TCS Q1 results miss estimates
Last updated: 15 Jul, 2020 | 12:15 pm
- Profit below estimates: Tata Consultancy Services, India's largest software services exporters, has reported a 14% on-year drop in net profit to ₹7008 crore in Q1FY21, missing analyst estimates. Analysts had earlier estimated a profit of about ₹7,694 crore.
- Revenue falls across segments: Revenue too missed estimates (up about 0.4% on-year). This was mainly due to the delay in deals and project execution given the coronavirus pandemic. TCS said that the lockdown affected all verticals, with varying levels of impact. The table below shows the QoQ difference in sales for all verticals of TCS.
- Margins decline: The company’s operating margin too declined by 1.5% on quarter. TCS said that it has taken a supportive approach to employees and vendors, and used other efficiency levers to limit the impact of the sharp revenue decline during the quarter. The chart below shows EBITDA margins on the company over the last few quarters.
- Dividend: The board recommended an interim dividend of Rs 5 per share. This will be paid on July 31. The company has fixed July 17th as the record date.
The ongoing pandemic has affected businesses across industries. Q1FY21 results were expected to be very weak, due to the lockdown imposed on March 24th. TCS believes that the effect has now bottomed out, and the company should now start tracing its path towards growth.

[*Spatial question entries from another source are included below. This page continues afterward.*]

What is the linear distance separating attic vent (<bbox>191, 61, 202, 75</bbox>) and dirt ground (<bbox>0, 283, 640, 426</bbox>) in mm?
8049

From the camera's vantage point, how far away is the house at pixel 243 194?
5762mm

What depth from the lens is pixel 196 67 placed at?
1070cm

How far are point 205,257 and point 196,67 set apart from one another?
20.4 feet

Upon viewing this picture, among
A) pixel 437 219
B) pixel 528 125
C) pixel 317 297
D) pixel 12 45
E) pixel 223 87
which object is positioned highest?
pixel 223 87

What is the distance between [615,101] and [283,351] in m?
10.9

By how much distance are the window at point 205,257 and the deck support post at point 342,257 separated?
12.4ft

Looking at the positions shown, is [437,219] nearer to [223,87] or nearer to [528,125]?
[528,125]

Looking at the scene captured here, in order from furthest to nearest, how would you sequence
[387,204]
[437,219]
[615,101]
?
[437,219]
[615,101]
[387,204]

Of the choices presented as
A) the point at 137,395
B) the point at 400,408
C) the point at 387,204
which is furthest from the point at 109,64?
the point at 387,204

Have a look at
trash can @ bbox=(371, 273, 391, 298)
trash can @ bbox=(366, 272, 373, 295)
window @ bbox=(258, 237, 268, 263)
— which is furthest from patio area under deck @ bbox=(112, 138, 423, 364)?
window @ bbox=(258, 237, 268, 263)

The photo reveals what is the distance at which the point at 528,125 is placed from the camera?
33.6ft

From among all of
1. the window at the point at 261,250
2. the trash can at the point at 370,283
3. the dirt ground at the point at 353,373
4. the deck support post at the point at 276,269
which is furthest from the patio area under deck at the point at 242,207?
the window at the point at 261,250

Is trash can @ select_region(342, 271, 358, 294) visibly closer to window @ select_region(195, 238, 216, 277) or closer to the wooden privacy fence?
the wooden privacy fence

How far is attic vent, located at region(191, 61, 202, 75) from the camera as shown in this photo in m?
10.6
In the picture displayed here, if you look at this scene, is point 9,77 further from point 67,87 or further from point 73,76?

The Covid-19 pandemic has forced a tectonic shift in businesses processes to move towards greater digitization. In fact, TCS has said that many of its customers have shifted their focus on front-end transformation, resulting in significant traction for its products and services. Given its leadership position in the market, TCS is well-placed to take advantage of this shift.
The shares have run-up by more than 53% from their March-lows to hit a 52-week high of ₹2,302 last week. TCS is currently trading at a PE ratio of about 25, as compared to the industry average of 20.
Our VGQM model has a HOLD rating on the stock.